**Requests**
1 – Answer these questions using the passage on text encoding, one answer per line, marked as the questions are:
(a) How much memory is saved by copying mostly-Han UTF-8 text to UCS-2?
(b) For what did the writer once propose supplying both representations?
(c) According to the last quoted line, what do you have instead of problems?
2 – Decide whether each statement below agrees with the passage on text encoding, answering yes or no and quoting the words of the passage that settle it:
(a) The writer thinks supplying both representations is a great idea.
(b) Iterating over UCS-2 takes one increment operation per character instead of three.
(c) The writer claims to be an expert on CPU-bound servers.
3 – Reproduce word for word the part of the passage on text encoding between "As I've already" and "opaque as possible).", inclusive.

**Passage given**
◇ ◇ ◇ ◇ ◇

Which only matters if you're a server in the business of shoveling
octets really fast but are CPU bound (seems unlikely to me, but I'm no
expert; WDYT?), and even then is only that big a savings if you can
push off the issue of validating the purported UTF-8 text on others.
If you're not validating, you may as well acknowledge that you're
processing binary data, not text.[1]  But we're talking about text.

And of course, if you copy mostly-Han UTF-8 text (a common use-case)
to UCS-2, this is a 1.5x memory savings right off the bat, and a 3x
time savings when iterating in most architectures (one increment
operation per character instead of three).

As I've already said, I don't think this is an argument in favor of
either representation.  Sometimes one wins, sometimes the other.  I
don't think supplying both is a great idea, although I've proposed it
myself for XEmacs (but made as opaque as possible).

 > > In Python it's true that markers can use the same data structure as
 > > integers and simply provide different methods, and it's arguable that
 > > Python's design is better.  But if you use bytes internally, then you
 > > have problems.
 > 
 > No, you just have design questions.

◇ ◇ ◇ ◇ ◇

**Material**
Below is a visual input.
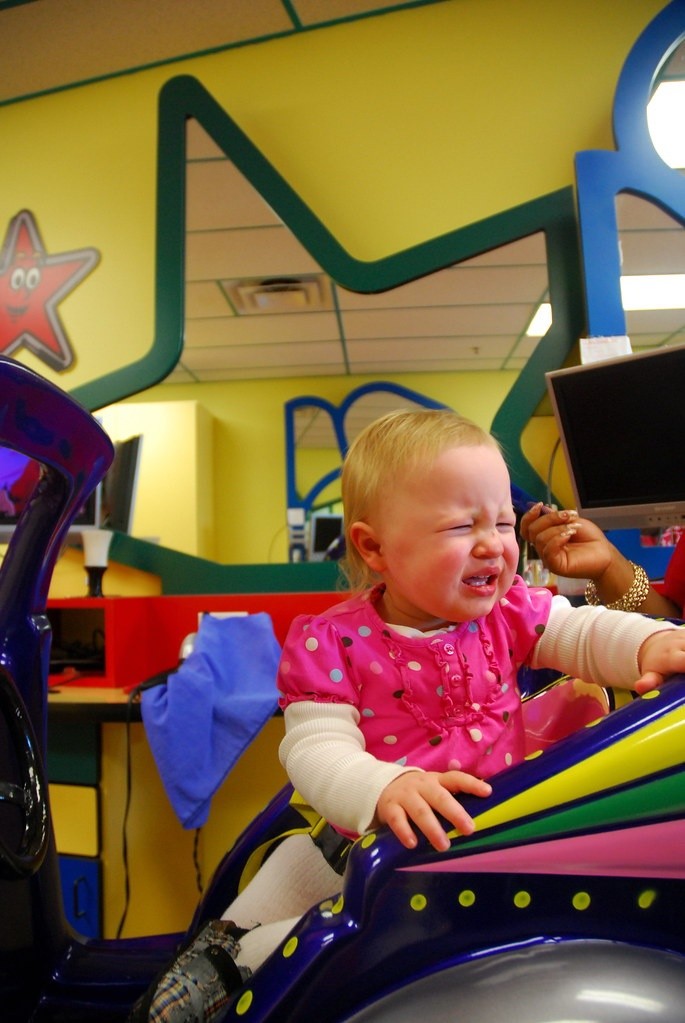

◇ ◇ ◇ ◇ ◇

**Answers provided**
1 –
(a) 1.5x
(b) XEmacs
(c) Design questions

2 –
(a) No: "I don't think supplying both is a great idea"
(b) Yes: "one increment operation per character instead of three"
(c) No: "but I'm no expert"

3 –
As I've already said, I don't think this is an argument in favor of
either representation.  Sometimes one wins, sometimes the other.  I
don't think supplying both is a great idea, although I've proposed it
myself for XEmacs (but made as opaque as possible).